Biometrics a cause for concern according to Calgary expert
by Cynthia Roebuck (feat. Thomas Keenan)
January 25, 2016
Information is being collected on us in a myriad of ways and there are few rules on its ethical use.
Imagine never having to remember a password again, yet knowing without a doubt that your data is safe from thieves. It sounds like a dream, especially with so many passwords to remember.
“Passwords aren’t working, we know the hackers are guessing our passwords, we know people are using the same passwords, there was just a study, lots of people using 123456 or Baseball or something like that,” said Tom Keenan, an expert in information and privacy at the University of Calgary.
Some companies are offering one solution. Biometrics measure things about us like fingerprints, heartbeats, our faces and even the way we walk or our body odor. That information can be used as a password or to customize products for your needs.
“Your phone will know it’s you. How will it know? It knows where you go. It knows your normal time of getting up in the morning. It maybe reads your heartbeat. So if your phone is stolen by somebody, it won’t work for the new guy,” said Keenan.
The problem according to Keenan is that much of the collection and use of this information is not properly regulated, and could be used against us.
“A lot of people go out and do surveys and they say they have diabetes, they say they have high blood pressure, maybe they are going to get some coupons for the medicine that is relevant to them, that’s the upside,” said Keenan. “The downside is that data is sitting out there, so maybe someday you get turned down for a credit card. In Japan already, there is an app that some employees have to have on their smartphones to see if they fall asleep at their desk.”

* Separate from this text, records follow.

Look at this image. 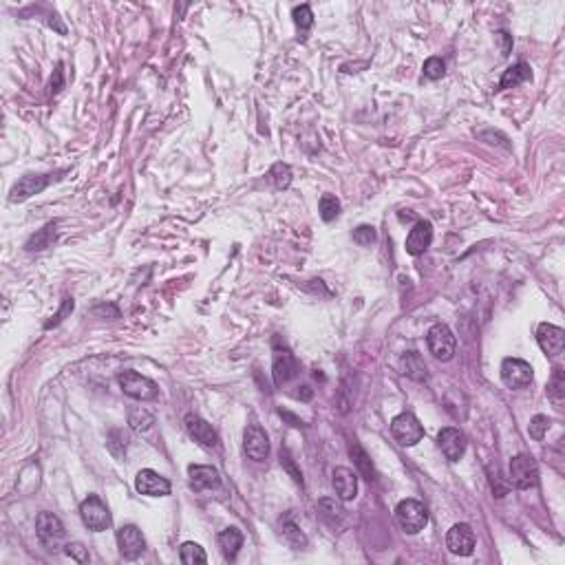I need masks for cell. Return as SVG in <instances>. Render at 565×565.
<instances>
[{
	"label": "cell",
	"mask_w": 565,
	"mask_h": 565,
	"mask_svg": "<svg viewBox=\"0 0 565 565\" xmlns=\"http://www.w3.org/2000/svg\"><path fill=\"white\" fill-rule=\"evenodd\" d=\"M128 424L135 433H148L155 426V417L150 411H146V408L135 406L128 411Z\"/></svg>",
	"instance_id": "28"
},
{
	"label": "cell",
	"mask_w": 565,
	"mask_h": 565,
	"mask_svg": "<svg viewBox=\"0 0 565 565\" xmlns=\"http://www.w3.org/2000/svg\"><path fill=\"white\" fill-rule=\"evenodd\" d=\"M281 464L285 466V471L292 475V479H294V482H296V484H300V486H303V475H300V473L296 471V466H294V460H292L290 451H285V449L281 451Z\"/></svg>",
	"instance_id": "38"
},
{
	"label": "cell",
	"mask_w": 565,
	"mask_h": 565,
	"mask_svg": "<svg viewBox=\"0 0 565 565\" xmlns=\"http://www.w3.org/2000/svg\"><path fill=\"white\" fill-rule=\"evenodd\" d=\"M376 238H378V232L374 225H358L354 230V241L358 245H371L376 243Z\"/></svg>",
	"instance_id": "35"
},
{
	"label": "cell",
	"mask_w": 565,
	"mask_h": 565,
	"mask_svg": "<svg viewBox=\"0 0 565 565\" xmlns=\"http://www.w3.org/2000/svg\"><path fill=\"white\" fill-rule=\"evenodd\" d=\"M318 210H320V216L322 221H333L336 216L340 214V201L336 199L333 195H322L320 197V203H318Z\"/></svg>",
	"instance_id": "32"
},
{
	"label": "cell",
	"mask_w": 565,
	"mask_h": 565,
	"mask_svg": "<svg viewBox=\"0 0 565 565\" xmlns=\"http://www.w3.org/2000/svg\"><path fill=\"white\" fill-rule=\"evenodd\" d=\"M80 516H82L84 525L93 532H102V530H106V528H111V523H113V516H111V512H108V506L98 495H89L82 501Z\"/></svg>",
	"instance_id": "3"
},
{
	"label": "cell",
	"mask_w": 565,
	"mask_h": 565,
	"mask_svg": "<svg viewBox=\"0 0 565 565\" xmlns=\"http://www.w3.org/2000/svg\"><path fill=\"white\" fill-rule=\"evenodd\" d=\"M426 345L428 351L435 356L442 363H449L455 356V349H458V340H455V333L446 327V324H433L426 333Z\"/></svg>",
	"instance_id": "4"
},
{
	"label": "cell",
	"mask_w": 565,
	"mask_h": 565,
	"mask_svg": "<svg viewBox=\"0 0 565 565\" xmlns=\"http://www.w3.org/2000/svg\"><path fill=\"white\" fill-rule=\"evenodd\" d=\"M35 534H38L42 546L55 550L64 541V523L53 512H40L35 519Z\"/></svg>",
	"instance_id": "7"
},
{
	"label": "cell",
	"mask_w": 565,
	"mask_h": 565,
	"mask_svg": "<svg viewBox=\"0 0 565 565\" xmlns=\"http://www.w3.org/2000/svg\"><path fill=\"white\" fill-rule=\"evenodd\" d=\"M64 555L69 559H73L76 563H87L89 561V552L82 544H67L64 546Z\"/></svg>",
	"instance_id": "37"
},
{
	"label": "cell",
	"mask_w": 565,
	"mask_h": 565,
	"mask_svg": "<svg viewBox=\"0 0 565 565\" xmlns=\"http://www.w3.org/2000/svg\"><path fill=\"white\" fill-rule=\"evenodd\" d=\"M437 446H440V451L444 453V458H446L449 462H460L464 458V453H466V437H464V433L460 428L446 426V428L440 431Z\"/></svg>",
	"instance_id": "15"
},
{
	"label": "cell",
	"mask_w": 565,
	"mask_h": 565,
	"mask_svg": "<svg viewBox=\"0 0 565 565\" xmlns=\"http://www.w3.org/2000/svg\"><path fill=\"white\" fill-rule=\"evenodd\" d=\"M62 87H64V82H62V64H58L55 71H53V76H51L49 89H51V93L55 95V93H60V89H62Z\"/></svg>",
	"instance_id": "40"
},
{
	"label": "cell",
	"mask_w": 565,
	"mask_h": 565,
	"mask_svg": "<svg viewBox=\"0 0 565 565\" xmlns=\"http://www.w3.org/2000/svg\"><path fill=\"white\" fill-rule=\"evenodd\" d=\"M391 435L400 446H415V444L424 437V426L419 424V419L413 413H400L393 417L391 422Z\"/></svg>",
	"instance_id": "5"
},
{
	"label": "cell",
	"mask_w": 565,
	"mask_h": 565,
	"mask_svg": "<svg viewBox=\"0 0 565 565\" xmlns=\"http://www.w3.org/2000/svg\"><path fill=\"white\" fill-rule=\"evenodd\" d=\"M532 367L521 358H506L501 363V380L508 389H525L532 384Z\"/></svg>",
	"instance_id": "6"
},
{
	"label": "cell",
	"mask_w": 565,
	"mask_h": 565,
	"mask_svg": "<svg viewBox=\"0 0 565 565\" xmlns=\"http://www.w3.org/2000/svg\"><path fill=\"white\" fill-rule=\"evenodd\" d=\"M477 539L468 523H455L446 534V548L458 557H471L475 552Z\"/></svg>",
	"instance_id": "10"
},
{
	"label": "cell",
	"mask_w": 565,
	"mask_h": 565,
	"mask_svg": "<svg viewBox=\"0 0 565 565\" xmlns=\"http://www.w3.org/2000/svg\"><path fill=\"white\" fill-rule=\"evenodd\" d=\"M331 484H333V490L338 499L342 501H351L356 499L358 495V475L351 471V468H345V466H338L331 475Z\"/></svg>",
	"instance_id": "19"
},
{
	"label": "cell",
	"mask_w": 565,
	"mask_h": 565,
	"mask_svg": "<svg viewBox=\"0 0 565 565\" xmlns=\"http://www.w3.org/2000/svg\"><path fill=\"white\" fill-rule=\"evenodd\" d=\"M71 311H73V298H64V303H62V309H60L58 314H55V316H53V318H51L49 322L44 324V327H46V329L55 327V324H60V322H62V320H64V316H67V314H71Z\"/></svg>",
	"instance_id": "39"
},
{
	"label": "cell",
	"mask_w": 565,
	"mask_h": 565,
	"mask_svg": "<svg viewBox=\"0 0 565 565\" xmlns=\"http://www.w3.org/2000/svg\"><path fill=\"white\" fill-rule=\"evenodd\" d=\"M510 482L519 490H530L539 484V468L530 455H516L510 460Z\"/></svg>",
	"instance_id": "8"
},
{
	"label": "cell",
	"mask_w": 565,
	"mask_h": 565,
	"mask_svg": "<svg viewBox=\"0 0 565 565\" xmlns=\"http://www.w3.org/2000/svg\"><path fill=\"white\" fill-rule=\"evenodd\" d=\"M349 455H351V460H354L356 468H358L360 477H365L367 482H374V479H376V471H374V464H371L369 455L365 453V449L360 446V444H358L356 440H354V442L349 444Z\"/></svg>",
	"instance_id": "23"
},
{
	"label": "cell",
	"mask_w": 565,
	"mask_h": 565,
	"mask_svg": "<svg viewBox=\"0 0 565 565\" xmlns=\"http://www.w3.org/2000/svg\"><path fill=\"white\" fill-rule=\"evenodd\" d=\"M281 534H283V539L287 541V544L294 546L296 550H300V548H305V546H307V537H305L303 530H300V528L294 523L292 514H285L283 519H281Z\"/></svg>",
	"instance_id": "25"
},
{
	"label": "cell",
	"mask_w": 565,
	"mask_h": 565,
	"mask_svg": "<svg viewBox=\"0 0 565 565\" xmlns=\"http://www.w3.org/2000/svg\"><path fill=\"white\" fill-rule=\"evenodd\" d=\"M243 449L245 455L254 462H263L270 455V440L259 424H250L243 433Z\"/></svg>",
	"instance_id": "16"
},
{
	"label": "cell",
	"mask_w": 565,
	"mask_h": 565,
	"mask_svg": "<svg viewBox=\"0 0 565 565\" xmlns=\"http://www.w3.org/2000/svg\"><path fill=\"white\" fill-rule=\"evenodd\" d=\"M53 241H55V223H46L42 230H38L29 238V241L25 243V247L29 252H40V250L51 247Z\"/></svg>",
	"instance_id": "27"
},
{
	"label": "cell",
	"mask_w": 565,
	"mask_h": 565,
	"mask_svg": "<svg viewBox=\"0 0 565 565\" xmlns=\"http://www.w3.org/2000/svg\"><path fill=\"white\" fill-rule=\"evenodd\" d=\"M537 342L541 347V351H544L548 358H559L563 354V347H565V331L557 324H550V322H541L537 327Z\"/></svg>",
	"instance_id": "12"
},
{
	"label": "cell",
	"mask_w": 565,
	"mask_h": 565,
	"mask_svg": "<svg viewBox=\"0 0 565 565\" xmlns=\"http://www.w3.org/2000/svg\"><path fill=\"white\" fill-rule=\"evenodd\" d=\"M402 374L408 376L411 380H426V365L424 360L419 358L417 351H408L404 358H402Z\"/></svg>",
	"instance_id": "26"
},
{
	"label": "cell",
	"mask_w": 565,
	"mask_h": 565,
	"mask_svg": "<svg viewBox=\"0 0 565 565\" xmlns=\"http://www.w3.org/2000/svg\"><path fill=\"white\" fill-rule=\"evenodd\" d=\"M241 546H243V534L241 530H236V528H225L219 534V548L223 552L225 561H234Z\"/></svg>",
	"instance_id": "21"
},
{
	"label": "cell",
	"mask_w": 565,
	"mask_h": 565,
	"mask_svg": "<svg viewBox=\"0 0 565 565\" xmlns=\"http://www.w3.org/2000/svg\"><path fill=\"white\" fill-rule=\"evenodd\" d=\"M550 417L548 415H534L532 419H530V424H528V433H530V437L532 440H537V442H541L546 437V433H548V428H550Z\"/></svg>",
	"instance_id": "33"
},
{
	"label": "cell",
	"mask_w": 565,
	"mask_h": 565,
	"mask_svg": "<svg viewBox=\"0 0 565 565\" xmlns=\"http://www.w3.org/2000/svg\"><path fill=\"white\" fill-rule=\"evenodd\" d=\"M300 391H296V398H300V400H311V395H314V391H311L307 384H303V387H298Z\"/></svg>",
	"instance_id": "42"
},
{
	"label": "cell",
	"mask_w": 565,
	"mask_h": 565,
	"mask_svg": "<svg viewBox=\"0 0 565 565\" xmlns=\"http://www.w3.org/2000/svg\"><path fill=\"white\" fill-rule=\"evenodd\" d=\"M318 512L331 528H340L345 523V516H347V512H345V508L340 506V503L336 499H329V497H324V499L318 501Z\"/></svg>",
	"instance_id": "22"
},
{
	"label": "cell",
	"mask_w": 565,
	"mask_h": 565,
	"mask_svg": "<svg viewBox=\"0 0 565 565\" xmlns=\"http://www.w3.org/2000/svg\"><path fill=\"white\" fill-rule=\"evenodd\" d=\"M395 519H398L400 528L406 534H417L419 530H424V525L428 523V512L422 501L404 499L398 503V508H395Z\"/></svg>",
	"instance_id": "2"
},
{
	"label": "cell",
	"mask_w": 565,
	"mask_h": 565,
	"mask_svg": "<svg viewBox=\"0 0 565 565\" xmlns=\"http://www.w3.org/2000/svg\"><path fill=\"white\" fill-rule=\"evenodd\" d=\"M188 477H190V488L192 490H214L221 486V475L212 466L203 464H190L188 466Z\"/></svg>",
	"instance_id": "18"
},
{
	"label": "cell",
	"mask_w": 565,
	"mask_h": 565,
	"mask_svg": "<svg viewBox=\"0 0 565 565\" xmlns=\"http://www.w3.org/2000/svg\"><path fill=\"white\" fill-rule=\"evenodd\" d=\"M294 22L300 31H307L314 25V14H311V7L309 5H300V7H294Z\"/></svg>",
	"instance_id": "34"
},
{
	"label": "cell",
	"mask_w": 565,
	"mask_h": 565,
	"mask_svg": "<svg viewBox=\"0 0 565 565\" xmlns=\"http://www.w3.org/2000/svg\"><path fill=\"white\" fill-rule=\"evenodd\" d=\"M268 177H270V182H272V186L276 190H287L292 184V168L287 164H283V162H279V164L272 166V171L268 173Z\"/></svg>",
	"instance_id": "30"
},
{
	"label": "cell",
	"mask_w": 565,
	"mask_h": 565,
	"mask_svg": "<svg viewBox=\"0 0 565 565\" xmlns=\"http://www.w3.org/2000/svg\"><path fill=\"white\" fill-rule=\"evenodd\" d=\"M444 60L442 58H428L424 62V78L428 80H440L444 76Z\"/></svg>",
	"instance_id": "36"
},
{
	"label": "cell",
	"mask_w": 565,
	"mask_h": 565,
	"mask_svg": "<svg viewBox=\"0 0 565 565\" xmlns=\"http://www.w3.org/2000/svg\"><path fill=\"white\" fill-rule=\"evenodd\" d=\"M272 376H274L276 387H283V384H287L298 376V360L290 349H279L274 354Z\"/></svg>",
	"instance_id": "17"
},
{
	"label": "cell",
	"mask_w": 565,
	"mask_h": 565,
	"mask_svg": "<svg viewBox=\"0 0 565 565\" xmlns=\"http://www.w3.org/2000/svg\"><path fill=\"white\" fill-rule=\"evenodd\" d=\"M49 184H51V175H25V177H20L18 182L14 184V188H11V192H9V201L11 203L27 201L33 195L42 192Z\"/></svg>",
	"instance_id": "13"
},
{
	"label": "cell",
	"mask_w": 565,
	"mask_h": 565,
	"mask_svg": "<svg viewBox=\"0 0 565 565\" xmlns=\"http://www.w3.org/2000/svg\"><path fill=\"white\" fill-rule=\"evenodd\" d=\"M497 40L501 42V55H508V51H510V35L506 33V31H499L497 33Z\"/></svg>",
	"instance_id": "41"
},
{
	"label": "cell",
	"mask_w": 565,
	"mask_h": 565,
	"mask_svg": "<svg viewBox=\"0 0 565 565\" xmlns=\"http://www.w3.org/2000/svg\"><path fill=\"white\" fill-rule=\"evenodd\" d=\"M184 422H186L188 435H190L192 440H195V442L199 444V446L208 449V451H212V449L219 446V435H216V431L212 428V424H208L203 417H199V415H195V413H188Z\"/></svg>",
	"instance_id": "14"
},
{
	"label": "cell",
	"mask_w": 565,
	"mask_h": 565,
	"mask_svg": "<svg viewBox=\"0 0 565 565\" xmlns=\"http://www.w3.org/2000/svg\"><path fill=\"white\" fill-rule=\"evenodd\" d=\"M135 488L139 495H146V497H166L171 495L173 490L171 482L159 473H155L153 468H141L135 477Z\"/></svg>",
	"instance_id": "11"
},
{
	"label": "cell",
	"mask_w": 565,
	"mask_h": 565,
	"mask_svg": "<svg viewBox=\"0 0 565 565\" xmlns=\"http://www.w3.org/2000/svg\"><path fill=\"white\" fill-rule=\"evenodd\" d=\"M179 559L186 565H195V563H206L208 555L203 552V548L199 544H192V541H186V544L179 548Z\"/></svg>",
	"instance_id": "31"
},
{
	"label": "cell",
	"mask_w": 565,
	"mask_h": 565,
	"mask_svg": "<svg viewBox=\"0 0 565 565\" xmlns=\"http://www.w3.org/2000/svg\"><path fill=\"white\" fill-rule=\"evenodd\" d=\"M530 78H532L530 67H528L525 62H519V64H514V67H510V69L503 71L499 87H501V89H512V87H519V84L528 82Z\"/></svg>",
	"instance_id": "24"
},
{
	"label": "cell",
	"mask_w": 565,
	"mask_h": 565,
	"mask_svg": "<svg viewBox=\"0 0 565 565\" xmlns=\"http://www.w3.org/2000/svg\"><path fill=\"white\" fill-rule=\"evenodd\" d=\"M548 398L561 408L563 398H565V374H563L561 367L552 369V378H550V384H548Z\"/></svg>",
	"instance_id": "29"
},
{
	"label": "cell",
	"mask_w": 565,
	"mask_h": 565,
	"mask_svg": "<svg viewBox=\"0 0 565 565\" xmlns=\"http://www.w3.org/2000/svg\"><path fill=\"white\" fill-rule=\"evenodd\" d=\"M433 243V225L431 221H417L413 230L406 236V252L411 257H419L431 247Z\"/></svg>",
	"instance_id": "20"
},
{
	"label": "cell",
	"mask_w": 565,
	"mask_h": 565,
	"mask_svg": "<svg viewBox=\"0 0 565 565\" xmlns=\"http://www.w3.org/2000/svg\"><path fill=\"white\" fill-rule=\"evenodd\" d=\"M117 548H119V555L126 561H135L144 555V550H146V539H144L137 525L128 523L117 530Z\"/></svg>",
	"instance_id": "9"
},
{
	"label": "cell",
	"mask_w": 565,
	"mask_h": 565,
	"mask_svg": "<svg viewBox=\"0 0 565 565\" xmlns=\"http://www.w3.org/2000/svg\"><path fill=\"white\" fill-rule=\"evenodd\" d=\"M281 417H285V419H290L292 422V426H300L303 422H300V419L296 417V415H292V413H287V411H281Z\"/></svg>",
	"instance_id": "43"
},
{
	"label": "cell",
	"mask_w": 565,
	"mask_h": 565,
	"mask_svg": "<svg viewBox=\"0 0 565 565\" xmlns=\"http://www.w3.org/2000/svg\"><path fill=\"white\" fill-rule=\"evenodd\" d=\"M119 387L128 395V398L139 400V402H150L159 398V387L150 378L137 374V371H124L119 374Z\"/></svg>",
	"instance_id": "1"
}]
</instances>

Keenan says not only could biometric information be used to spy on people, it can also be used to manipulate them.
“The company that makes Oreo cookies, Mondelez International, is going to bring out smart shelves that track you as you move through the supermarket,” he said. “They will look at your body mass index, your approximate age and your gender, and if you look like a good candidate to buy Oreo cookies, you might get a two for one coupon.”
Keenan says people should be wary of using the new technologies until privacy laws catch up.